The plaintiff states argue that the provision is unconstitutionally ambiguous and that it “not only prohibits the plaintiff states from eliminating taxes, reducing tax rates, or increasing tax credits; it also prohibits the adoption of enforcement policies regarding taxes which would lead to reduced tax revenues.”
The states say they have standing to bring their claims because they “were injured by Congress’s offer of federal funds on the condition that they agree to unconstitutional conditions,” and they reiterated their argument that the states suffered a “‘constitutionally cognizable injury’ when forced to choose between the ‘loss of federal funds’ or the invasion of their constitutional authority.”
Meanwhile, the Biden administration has urged the court to deny the states’ motion for summary judgment, saying the case should be dismissed for lack of standing and failure to state a claim.
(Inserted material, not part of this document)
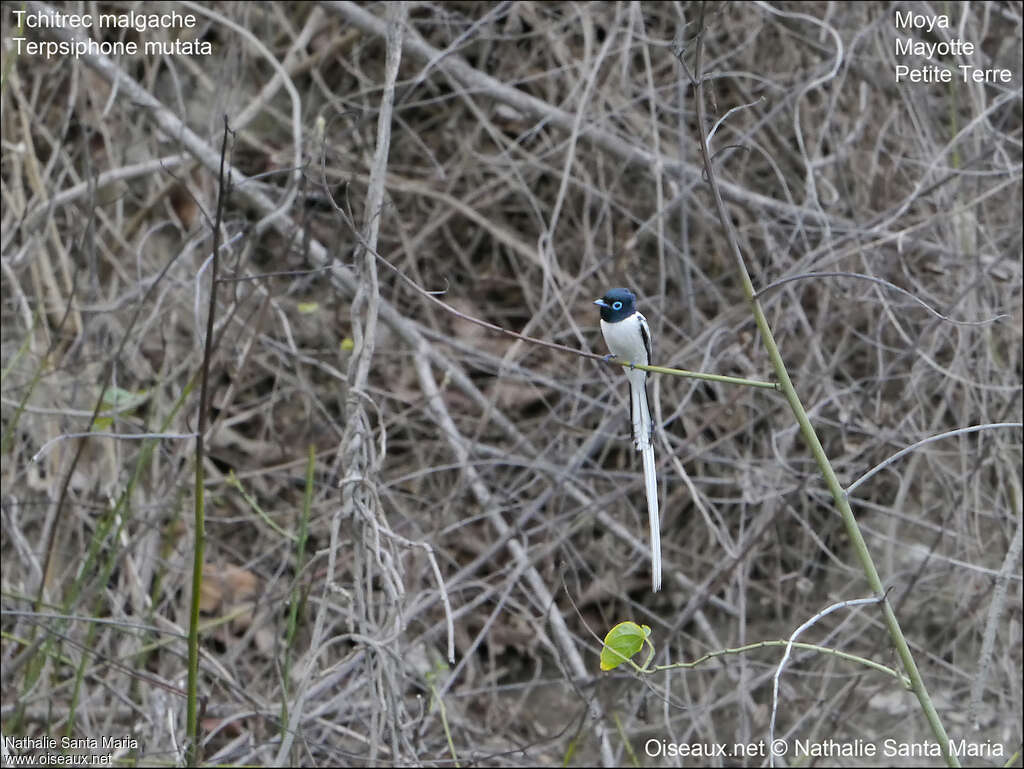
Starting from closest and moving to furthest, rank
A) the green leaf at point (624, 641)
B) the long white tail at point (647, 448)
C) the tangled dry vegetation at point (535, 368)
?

The administration has argued that the states haven’t met requirements for pre-enforcement standing because they rely on “only mistaken interpretations of the offset provision or speculation about enforcement.” It claims that the states have misread the statute as forbidding states from changing taxes or reducing state tax revenues, when the provision only restricts states “from using Rescue Plan funds to ‘offset a reduction in the net tax revenue . . . resulting from a change in law.’”
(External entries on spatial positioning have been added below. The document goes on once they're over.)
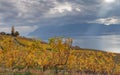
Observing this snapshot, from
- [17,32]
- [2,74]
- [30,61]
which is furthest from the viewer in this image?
[17,32]

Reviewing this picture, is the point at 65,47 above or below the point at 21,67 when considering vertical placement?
above

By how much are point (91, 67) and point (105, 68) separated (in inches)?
87.5

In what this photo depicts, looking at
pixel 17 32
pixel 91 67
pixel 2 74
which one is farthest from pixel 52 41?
pixel 17 32

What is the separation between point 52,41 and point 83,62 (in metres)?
12.8

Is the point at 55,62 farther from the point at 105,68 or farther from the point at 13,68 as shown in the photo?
the point at 105,68

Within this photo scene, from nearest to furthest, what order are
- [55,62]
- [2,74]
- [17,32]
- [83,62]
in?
1. [2,74]
2. [55,62]
3. [83,62]
4. [17,32]

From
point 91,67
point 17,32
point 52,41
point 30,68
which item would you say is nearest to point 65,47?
point 52,41

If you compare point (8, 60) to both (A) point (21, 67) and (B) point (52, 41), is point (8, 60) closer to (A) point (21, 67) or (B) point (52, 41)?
(A) point (21, 67)

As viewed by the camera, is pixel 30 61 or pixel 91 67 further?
pixel 91 67

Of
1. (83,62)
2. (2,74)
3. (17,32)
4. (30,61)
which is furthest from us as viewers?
(17,32)

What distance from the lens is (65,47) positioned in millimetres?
39688

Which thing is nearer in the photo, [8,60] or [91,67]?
[8,60]

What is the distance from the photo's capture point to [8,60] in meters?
47.2

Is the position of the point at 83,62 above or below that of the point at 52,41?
below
But the states argue that they have standing to challenge the provision “before the Treasury attempts to recoup funds under ARPA.”
“The states have considered and passed tax legislation and will continue to do so. Those legislative acts could subject the states to recoupment by the Treasury Department. And there is a substantial threat of enforcement because ARPA authorizes the Secretary to attempt to recoup funds where the provision has been violated,” the plaintiff states say in the brief.
The states assert that the Biden administration is wrong in attempting to tie the question of ripeness to standing because they "suffered a concrete injury when ARPA was passed and continue to suffer one" and that their claims are "ripe for review because they are neither premature nor abstract."
The suit was filed in May in the U.S. District Court for the Northern District of Texas against the Treasury Department, Treasury Secretary Janet Yellen, acting Treasury Inspector General Richard K. Delmar, and the United States.